Throwing a party takes practice. And it can be stressful!
The good news is that there are some things we can do to alleviate the stress and worry.
This post was inspired by my friend, Carrie.
Carrie told me she loves to cook for others but throwing a party “can be a little anxiety provoking.”
Below are some of the worries many of us have experienced when launching our party plans.
Now, dinner parties are a bit different from your basic open-house type of party.
You can’t really just “wing it” when throwing a dinner party. You need to know how many people you’re feeding. Right?
So dinner parties require tighter control on guest lists and a little more “choreographing” as far as the flow of the evening goes. But because they are typically a smaller event having closer control isn’t so difficult.
Will they come?
Ahhhh, yes. An important question.
Get your invitations out a week or two beforehand and make sure the invite is clear that you’re having a small dinner party.
Your guests (assuming they have half a brain) will realize they need to let you know whether or not they’ll be there.
If you don’t hear from them, they probably got sidetracked. Follow up with them to get an honest accept or regret. Sometimes people don’t put 2 and 2 together to understand that you need to know how many people you are shopping for.
No big deal if they can’t attend — just move on without them or invite others in their place.

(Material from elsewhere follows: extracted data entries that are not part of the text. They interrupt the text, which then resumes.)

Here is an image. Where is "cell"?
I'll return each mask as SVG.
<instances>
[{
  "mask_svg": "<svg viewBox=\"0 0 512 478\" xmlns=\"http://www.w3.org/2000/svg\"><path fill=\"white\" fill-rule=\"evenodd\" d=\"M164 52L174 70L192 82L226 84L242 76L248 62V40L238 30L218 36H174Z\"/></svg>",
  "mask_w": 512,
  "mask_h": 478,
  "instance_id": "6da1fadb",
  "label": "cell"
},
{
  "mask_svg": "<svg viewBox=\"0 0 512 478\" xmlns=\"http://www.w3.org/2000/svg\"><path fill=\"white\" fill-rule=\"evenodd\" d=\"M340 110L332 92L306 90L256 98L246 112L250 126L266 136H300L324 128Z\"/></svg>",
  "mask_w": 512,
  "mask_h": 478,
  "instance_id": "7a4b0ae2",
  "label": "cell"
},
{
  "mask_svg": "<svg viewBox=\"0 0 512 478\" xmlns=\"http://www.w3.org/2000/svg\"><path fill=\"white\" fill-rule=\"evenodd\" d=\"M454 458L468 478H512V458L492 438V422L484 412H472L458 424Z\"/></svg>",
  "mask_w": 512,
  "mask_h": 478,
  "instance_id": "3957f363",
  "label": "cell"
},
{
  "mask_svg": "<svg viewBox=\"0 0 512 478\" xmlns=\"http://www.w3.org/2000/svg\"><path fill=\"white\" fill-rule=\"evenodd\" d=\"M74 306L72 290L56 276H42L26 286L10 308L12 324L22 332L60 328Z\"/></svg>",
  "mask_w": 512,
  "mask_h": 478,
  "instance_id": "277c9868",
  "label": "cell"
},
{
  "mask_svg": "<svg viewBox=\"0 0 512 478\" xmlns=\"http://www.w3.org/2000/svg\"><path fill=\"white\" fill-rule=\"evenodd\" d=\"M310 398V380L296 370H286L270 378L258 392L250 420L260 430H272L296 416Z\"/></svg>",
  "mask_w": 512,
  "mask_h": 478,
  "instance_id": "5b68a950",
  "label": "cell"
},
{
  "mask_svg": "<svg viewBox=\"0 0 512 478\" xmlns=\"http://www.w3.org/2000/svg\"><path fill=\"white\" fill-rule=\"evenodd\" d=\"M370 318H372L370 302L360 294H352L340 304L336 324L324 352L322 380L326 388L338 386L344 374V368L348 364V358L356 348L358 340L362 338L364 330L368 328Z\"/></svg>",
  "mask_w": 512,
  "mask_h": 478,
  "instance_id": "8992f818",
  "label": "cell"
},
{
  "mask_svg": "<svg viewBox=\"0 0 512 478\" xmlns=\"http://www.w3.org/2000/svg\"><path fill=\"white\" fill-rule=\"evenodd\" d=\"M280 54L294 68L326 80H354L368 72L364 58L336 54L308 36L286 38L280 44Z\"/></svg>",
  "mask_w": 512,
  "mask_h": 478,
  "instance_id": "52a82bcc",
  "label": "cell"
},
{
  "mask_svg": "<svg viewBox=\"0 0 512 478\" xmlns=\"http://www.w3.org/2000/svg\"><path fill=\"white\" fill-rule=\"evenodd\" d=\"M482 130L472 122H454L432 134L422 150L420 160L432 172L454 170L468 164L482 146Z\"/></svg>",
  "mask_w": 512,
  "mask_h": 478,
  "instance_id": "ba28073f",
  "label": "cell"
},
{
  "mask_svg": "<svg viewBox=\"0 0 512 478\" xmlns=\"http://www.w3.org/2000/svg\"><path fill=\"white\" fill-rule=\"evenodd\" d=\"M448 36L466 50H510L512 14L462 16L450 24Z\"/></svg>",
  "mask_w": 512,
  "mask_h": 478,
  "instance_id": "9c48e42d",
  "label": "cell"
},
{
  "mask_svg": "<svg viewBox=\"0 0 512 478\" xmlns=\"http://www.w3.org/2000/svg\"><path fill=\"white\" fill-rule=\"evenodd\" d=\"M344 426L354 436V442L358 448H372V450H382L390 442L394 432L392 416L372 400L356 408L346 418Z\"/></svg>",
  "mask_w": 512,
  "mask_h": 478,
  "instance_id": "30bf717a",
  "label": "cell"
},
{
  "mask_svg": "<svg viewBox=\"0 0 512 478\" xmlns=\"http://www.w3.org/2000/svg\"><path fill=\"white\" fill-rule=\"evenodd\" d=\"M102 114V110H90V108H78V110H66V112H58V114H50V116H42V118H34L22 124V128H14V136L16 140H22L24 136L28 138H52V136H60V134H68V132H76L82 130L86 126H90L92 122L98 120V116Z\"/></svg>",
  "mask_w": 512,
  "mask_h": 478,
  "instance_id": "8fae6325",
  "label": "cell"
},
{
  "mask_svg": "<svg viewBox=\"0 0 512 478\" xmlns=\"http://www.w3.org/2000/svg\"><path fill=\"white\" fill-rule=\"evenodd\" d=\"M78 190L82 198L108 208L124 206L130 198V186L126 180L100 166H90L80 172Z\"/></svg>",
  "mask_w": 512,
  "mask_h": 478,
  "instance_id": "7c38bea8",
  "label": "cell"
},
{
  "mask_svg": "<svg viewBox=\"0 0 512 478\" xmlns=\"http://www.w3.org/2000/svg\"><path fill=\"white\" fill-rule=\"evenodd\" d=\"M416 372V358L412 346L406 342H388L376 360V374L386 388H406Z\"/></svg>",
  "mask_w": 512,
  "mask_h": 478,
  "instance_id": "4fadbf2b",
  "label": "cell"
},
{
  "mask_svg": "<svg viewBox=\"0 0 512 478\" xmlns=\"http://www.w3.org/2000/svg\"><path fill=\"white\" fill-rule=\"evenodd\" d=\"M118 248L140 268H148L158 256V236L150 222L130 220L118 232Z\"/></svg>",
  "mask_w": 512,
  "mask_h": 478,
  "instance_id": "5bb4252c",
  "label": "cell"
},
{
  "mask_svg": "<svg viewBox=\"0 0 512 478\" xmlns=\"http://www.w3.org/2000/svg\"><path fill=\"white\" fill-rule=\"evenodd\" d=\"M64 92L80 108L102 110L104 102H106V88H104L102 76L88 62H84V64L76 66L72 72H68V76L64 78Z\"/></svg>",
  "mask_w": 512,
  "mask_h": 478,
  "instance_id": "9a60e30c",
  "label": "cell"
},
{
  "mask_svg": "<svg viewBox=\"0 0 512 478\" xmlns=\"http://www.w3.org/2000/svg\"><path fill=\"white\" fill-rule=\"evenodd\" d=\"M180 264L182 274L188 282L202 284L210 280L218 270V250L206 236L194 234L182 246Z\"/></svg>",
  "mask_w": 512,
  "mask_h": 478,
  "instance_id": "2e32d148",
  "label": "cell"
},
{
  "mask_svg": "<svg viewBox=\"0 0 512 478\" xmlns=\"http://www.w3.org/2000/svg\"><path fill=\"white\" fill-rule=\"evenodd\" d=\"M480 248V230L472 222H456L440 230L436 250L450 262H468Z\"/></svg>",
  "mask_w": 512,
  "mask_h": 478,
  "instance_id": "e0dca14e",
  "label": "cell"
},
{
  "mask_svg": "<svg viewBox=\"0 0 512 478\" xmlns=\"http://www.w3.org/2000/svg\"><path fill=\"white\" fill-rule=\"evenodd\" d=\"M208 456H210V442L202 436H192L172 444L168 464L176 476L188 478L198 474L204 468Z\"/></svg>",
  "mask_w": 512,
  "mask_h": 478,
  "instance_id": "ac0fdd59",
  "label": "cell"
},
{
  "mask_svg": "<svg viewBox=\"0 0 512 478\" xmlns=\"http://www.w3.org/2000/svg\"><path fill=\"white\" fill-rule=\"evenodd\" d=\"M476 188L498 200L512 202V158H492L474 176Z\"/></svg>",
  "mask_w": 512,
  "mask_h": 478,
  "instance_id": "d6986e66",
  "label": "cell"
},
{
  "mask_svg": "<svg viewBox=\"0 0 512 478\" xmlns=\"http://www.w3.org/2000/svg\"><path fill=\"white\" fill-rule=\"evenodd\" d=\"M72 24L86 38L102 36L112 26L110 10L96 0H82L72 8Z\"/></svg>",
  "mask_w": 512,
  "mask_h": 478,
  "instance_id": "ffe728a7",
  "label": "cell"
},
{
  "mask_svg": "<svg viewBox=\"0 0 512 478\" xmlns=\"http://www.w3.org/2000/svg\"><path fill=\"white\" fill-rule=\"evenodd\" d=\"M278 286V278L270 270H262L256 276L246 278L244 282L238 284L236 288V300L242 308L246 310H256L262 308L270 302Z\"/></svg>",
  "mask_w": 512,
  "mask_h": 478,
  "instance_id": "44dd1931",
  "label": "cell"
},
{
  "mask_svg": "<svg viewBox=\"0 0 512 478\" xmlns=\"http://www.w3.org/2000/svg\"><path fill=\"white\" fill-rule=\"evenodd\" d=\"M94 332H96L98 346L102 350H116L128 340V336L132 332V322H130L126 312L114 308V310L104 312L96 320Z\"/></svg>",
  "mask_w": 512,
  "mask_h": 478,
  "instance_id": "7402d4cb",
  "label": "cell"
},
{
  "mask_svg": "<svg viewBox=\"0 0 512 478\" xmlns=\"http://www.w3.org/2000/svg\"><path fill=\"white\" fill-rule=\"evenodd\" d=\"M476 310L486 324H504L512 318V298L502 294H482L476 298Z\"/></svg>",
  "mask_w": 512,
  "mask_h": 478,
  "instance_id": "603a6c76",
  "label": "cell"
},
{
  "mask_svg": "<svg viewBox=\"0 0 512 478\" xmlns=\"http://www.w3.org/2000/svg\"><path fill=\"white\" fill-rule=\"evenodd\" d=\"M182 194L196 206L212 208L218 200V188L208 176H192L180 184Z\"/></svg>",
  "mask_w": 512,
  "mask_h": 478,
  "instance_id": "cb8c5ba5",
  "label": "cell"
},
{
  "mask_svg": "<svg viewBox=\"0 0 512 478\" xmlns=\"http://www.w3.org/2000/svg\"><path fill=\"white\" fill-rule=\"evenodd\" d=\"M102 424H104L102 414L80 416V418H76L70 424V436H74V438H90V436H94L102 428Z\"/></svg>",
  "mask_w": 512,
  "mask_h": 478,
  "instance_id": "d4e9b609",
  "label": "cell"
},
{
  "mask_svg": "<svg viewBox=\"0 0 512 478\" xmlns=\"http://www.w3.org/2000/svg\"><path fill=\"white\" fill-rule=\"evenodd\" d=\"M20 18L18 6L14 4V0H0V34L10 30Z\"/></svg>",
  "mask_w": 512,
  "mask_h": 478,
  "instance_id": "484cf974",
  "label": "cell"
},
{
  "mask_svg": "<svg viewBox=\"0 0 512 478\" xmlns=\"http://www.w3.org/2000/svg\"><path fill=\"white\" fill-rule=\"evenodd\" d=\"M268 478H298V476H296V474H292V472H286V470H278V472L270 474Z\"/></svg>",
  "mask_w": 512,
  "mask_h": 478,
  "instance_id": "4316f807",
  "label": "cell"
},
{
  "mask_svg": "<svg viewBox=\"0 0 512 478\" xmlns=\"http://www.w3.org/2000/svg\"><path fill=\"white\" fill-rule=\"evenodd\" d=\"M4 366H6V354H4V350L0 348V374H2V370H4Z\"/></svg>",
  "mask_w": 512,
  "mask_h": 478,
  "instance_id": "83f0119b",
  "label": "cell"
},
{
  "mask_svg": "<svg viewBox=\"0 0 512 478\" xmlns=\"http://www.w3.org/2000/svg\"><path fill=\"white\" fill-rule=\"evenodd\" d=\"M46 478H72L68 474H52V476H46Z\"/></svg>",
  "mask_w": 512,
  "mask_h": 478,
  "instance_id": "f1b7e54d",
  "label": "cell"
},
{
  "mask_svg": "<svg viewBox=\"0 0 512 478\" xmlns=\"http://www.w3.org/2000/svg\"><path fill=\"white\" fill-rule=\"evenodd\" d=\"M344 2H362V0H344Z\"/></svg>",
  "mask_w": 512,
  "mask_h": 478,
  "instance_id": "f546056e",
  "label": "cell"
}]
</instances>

Completely different story if they say they’ll attend and then don’t show up. Unless there was an unexpected emergency, that’s just bad manners and the fault lies with them, not you.
Take note and move on.
Will they stay long enough/too long?
I love when my guests linger, but with a dinner party, I shouldn’t expect them to linger too long after dessert/coffee.
If I’m hoping to extend the evening (and I usually am!), I’ll stretch out the cocktail/appetizer hour and/or stretch out the time before serving dessert.
Or I can even make sure to have an activity to entertain them and keep them there (thank you Cards Against Humanity!). The last thing I want, however, is to make my guests stay out of obligation or guilt. If they are ready to go, we bid them farewell and let them know how thankful we are that they were able to attend.
I have to say, though, we’ve thrown parties (not sit-down dinner parties but margarita-flowing-Cinco-de-Mayo parties) where the bulk of our guests departed after only 3 hours.
You mean to tell me we purchased and cooked all that food and alcohol, cleaned and decorated the house, screamed at our daughters because they weren’t doing their share, and you’re leaving just when the party is supposed to get going? Now we have to clean up and deal with all the leftovers?!
Three hours of socializing was definitely not worth all the time, money and effort we put into the evening.
We love it when our guests linger because that means they are having a wonderful time! Our last “party-party” (not “dinner party”) went until close to 3 in the morning. I was exhausted and my feet hurt, but it was so worth all the effort we put into that evening!
However . . . for those guests who linger longer than they should, consider yourself lucky and let them start helping you clean!
Once clean up is finished and you’re sure they are safe to drive, let them know you’re exhausted from all the party prep and would love to continue visiting but can’t keep your eyes open.
I try to tough it out until midnight, though! I figure after midnight, I won’t be out of line if I start gently nudging our guests towards the door.
Politics and Angry Guests
I’m thinking we all know which of our friends is bound to cause trouble.
The guest list is your first opportunity to mitigate the potential damage. Choose a group who will get along. Another tactic might be to invite new people. Sometimes our friends who like to ruffle feathers will be on their best behavior with people they are meeting for the first time . . .
There are many other ways to minimize the negatives, even if you must invite those people who are rusty with their party etiquette.
How about making a “game” of the off-limits topics? Give your guests 5 “penalty cards.” Anytime they start on an off-limits topic, the person they are speaking with gets to confiscate one of the penalty cards. When their penalty cards are gone, they have to stand in the corner for a certain period of time. Person with the most penalty cards at the end of the evening gets a prize.
You know your guests best. Sometimes it’s easier just to invite people who get along. And, as a host, you can try to steer the conversation away from dangerous areas.